Copy the records word for word, starting at the line that has "Of the given choices" and ending after the line that has "36.5 metres".

☆ ☆ ☆ ☆ ☆

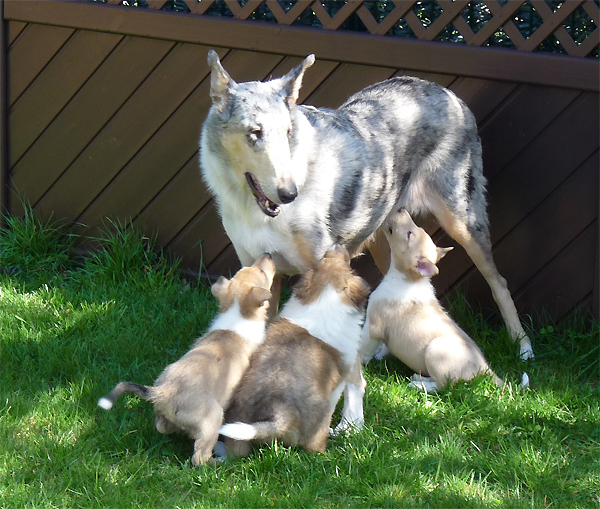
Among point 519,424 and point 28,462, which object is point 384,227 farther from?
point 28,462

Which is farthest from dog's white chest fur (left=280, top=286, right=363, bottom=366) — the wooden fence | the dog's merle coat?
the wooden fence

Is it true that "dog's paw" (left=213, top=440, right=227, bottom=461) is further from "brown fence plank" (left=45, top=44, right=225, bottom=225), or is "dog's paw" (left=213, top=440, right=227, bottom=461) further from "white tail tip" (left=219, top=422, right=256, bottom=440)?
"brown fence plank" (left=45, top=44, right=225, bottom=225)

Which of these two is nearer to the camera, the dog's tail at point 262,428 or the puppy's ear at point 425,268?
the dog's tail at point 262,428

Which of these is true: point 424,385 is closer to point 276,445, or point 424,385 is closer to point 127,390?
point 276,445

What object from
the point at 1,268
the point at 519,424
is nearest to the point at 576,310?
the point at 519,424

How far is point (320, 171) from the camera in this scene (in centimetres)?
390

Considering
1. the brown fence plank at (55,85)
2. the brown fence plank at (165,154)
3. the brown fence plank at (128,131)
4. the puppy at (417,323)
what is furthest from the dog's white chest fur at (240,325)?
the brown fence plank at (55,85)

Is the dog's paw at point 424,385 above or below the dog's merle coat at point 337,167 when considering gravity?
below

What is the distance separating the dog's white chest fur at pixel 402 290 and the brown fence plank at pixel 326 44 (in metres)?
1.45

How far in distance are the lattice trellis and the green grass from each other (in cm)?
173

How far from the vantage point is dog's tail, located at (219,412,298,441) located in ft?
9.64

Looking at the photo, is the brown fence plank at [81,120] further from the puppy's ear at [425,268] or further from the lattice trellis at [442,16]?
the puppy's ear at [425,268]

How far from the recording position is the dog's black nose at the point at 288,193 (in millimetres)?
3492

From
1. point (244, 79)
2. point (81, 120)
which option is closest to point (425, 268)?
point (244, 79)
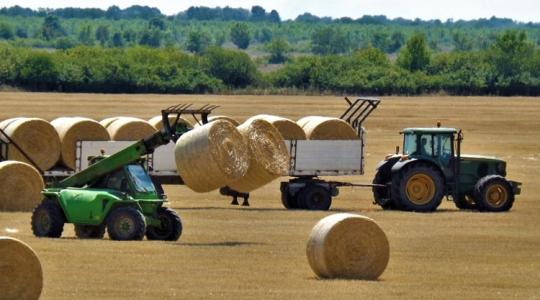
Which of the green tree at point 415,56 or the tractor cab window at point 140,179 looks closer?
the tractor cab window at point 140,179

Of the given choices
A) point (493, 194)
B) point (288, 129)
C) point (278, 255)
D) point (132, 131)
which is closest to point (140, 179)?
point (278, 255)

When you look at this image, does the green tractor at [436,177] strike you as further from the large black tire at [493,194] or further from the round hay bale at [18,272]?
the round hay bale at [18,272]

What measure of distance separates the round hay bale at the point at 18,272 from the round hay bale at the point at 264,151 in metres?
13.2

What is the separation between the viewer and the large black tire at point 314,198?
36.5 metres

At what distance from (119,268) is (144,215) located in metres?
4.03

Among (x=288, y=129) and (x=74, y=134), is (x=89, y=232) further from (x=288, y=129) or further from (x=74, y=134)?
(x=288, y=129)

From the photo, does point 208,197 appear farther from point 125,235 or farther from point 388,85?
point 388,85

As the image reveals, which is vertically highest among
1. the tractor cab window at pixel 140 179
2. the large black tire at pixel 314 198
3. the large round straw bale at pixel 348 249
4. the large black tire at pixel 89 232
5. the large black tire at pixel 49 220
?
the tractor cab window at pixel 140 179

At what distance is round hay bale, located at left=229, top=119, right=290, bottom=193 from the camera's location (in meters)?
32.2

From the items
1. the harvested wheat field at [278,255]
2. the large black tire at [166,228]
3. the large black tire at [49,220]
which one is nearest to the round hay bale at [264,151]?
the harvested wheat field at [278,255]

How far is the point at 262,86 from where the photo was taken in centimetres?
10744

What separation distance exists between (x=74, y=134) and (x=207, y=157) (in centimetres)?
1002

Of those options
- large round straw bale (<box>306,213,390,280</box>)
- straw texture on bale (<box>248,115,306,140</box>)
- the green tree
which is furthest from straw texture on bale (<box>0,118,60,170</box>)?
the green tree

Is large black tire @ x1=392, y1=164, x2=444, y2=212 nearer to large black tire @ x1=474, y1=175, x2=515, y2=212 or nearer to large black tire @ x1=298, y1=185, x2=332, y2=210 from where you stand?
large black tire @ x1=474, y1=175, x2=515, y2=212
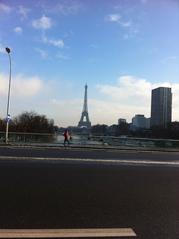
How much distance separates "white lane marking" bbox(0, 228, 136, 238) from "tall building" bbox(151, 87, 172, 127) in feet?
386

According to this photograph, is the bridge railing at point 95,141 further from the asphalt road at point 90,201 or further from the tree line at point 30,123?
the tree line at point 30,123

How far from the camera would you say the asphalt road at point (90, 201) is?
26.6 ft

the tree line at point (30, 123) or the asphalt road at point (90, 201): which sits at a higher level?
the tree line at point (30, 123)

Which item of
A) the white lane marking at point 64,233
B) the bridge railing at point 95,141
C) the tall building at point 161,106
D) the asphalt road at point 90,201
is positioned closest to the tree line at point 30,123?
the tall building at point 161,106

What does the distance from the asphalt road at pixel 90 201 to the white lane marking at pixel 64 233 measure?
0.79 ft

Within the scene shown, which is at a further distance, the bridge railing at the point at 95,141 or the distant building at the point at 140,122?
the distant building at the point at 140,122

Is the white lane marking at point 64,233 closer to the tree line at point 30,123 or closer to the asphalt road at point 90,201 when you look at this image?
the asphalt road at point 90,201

☆ ☆ ☆ ☆ ☆

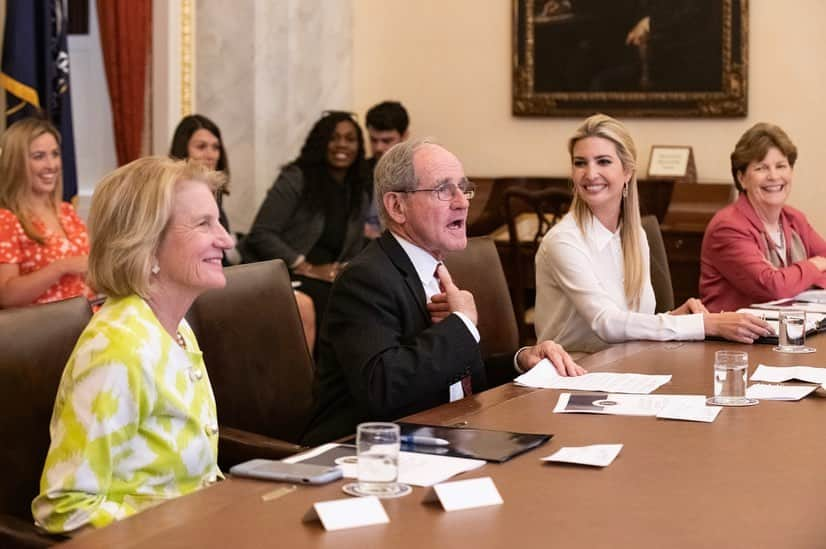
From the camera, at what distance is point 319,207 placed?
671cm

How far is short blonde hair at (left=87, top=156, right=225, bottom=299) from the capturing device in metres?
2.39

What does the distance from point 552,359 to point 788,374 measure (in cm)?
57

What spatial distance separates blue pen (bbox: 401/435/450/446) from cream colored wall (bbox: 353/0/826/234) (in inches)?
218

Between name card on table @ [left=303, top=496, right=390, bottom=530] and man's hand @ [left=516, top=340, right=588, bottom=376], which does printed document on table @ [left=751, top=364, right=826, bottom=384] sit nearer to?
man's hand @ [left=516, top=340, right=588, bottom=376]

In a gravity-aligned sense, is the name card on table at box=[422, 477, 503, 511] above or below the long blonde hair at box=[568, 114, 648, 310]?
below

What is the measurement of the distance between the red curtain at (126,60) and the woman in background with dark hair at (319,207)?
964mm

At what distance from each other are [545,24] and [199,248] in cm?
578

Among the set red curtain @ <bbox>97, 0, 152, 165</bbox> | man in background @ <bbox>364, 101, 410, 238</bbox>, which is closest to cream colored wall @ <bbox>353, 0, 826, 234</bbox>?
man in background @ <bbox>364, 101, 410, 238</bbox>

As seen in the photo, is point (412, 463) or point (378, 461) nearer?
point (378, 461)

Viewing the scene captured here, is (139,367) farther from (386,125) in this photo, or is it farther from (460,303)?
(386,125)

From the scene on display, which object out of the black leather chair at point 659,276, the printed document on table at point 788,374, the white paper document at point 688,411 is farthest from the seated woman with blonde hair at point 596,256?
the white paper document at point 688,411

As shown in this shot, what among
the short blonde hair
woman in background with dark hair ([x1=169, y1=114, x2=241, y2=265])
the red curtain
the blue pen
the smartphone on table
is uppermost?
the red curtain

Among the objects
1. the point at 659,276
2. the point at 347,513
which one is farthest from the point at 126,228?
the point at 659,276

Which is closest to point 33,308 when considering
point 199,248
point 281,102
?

☆ ☆ ☆ ☆ ☆

*EXERCISE OUTPUT*:
Of the given choices
A) point (493, 194)
B) point (288, 129)
C) point (278, 255)
D) point (132, 131)
which is closest to point (140, 179)?
point (278, 255)

When you look at this image, does the green tractor at [436,177] strike you as further from the large black tire at [493,194] or further from the round hay bale at [18,272]?
the round hay bale at [18,272]

What measure of distance separates the round hay bale at the point at 18,272 from the round hay bale at the point at 264,151 in metres?
13.2

What is the separation between the viewer and the large black tire at point 314,198?
36.5 metres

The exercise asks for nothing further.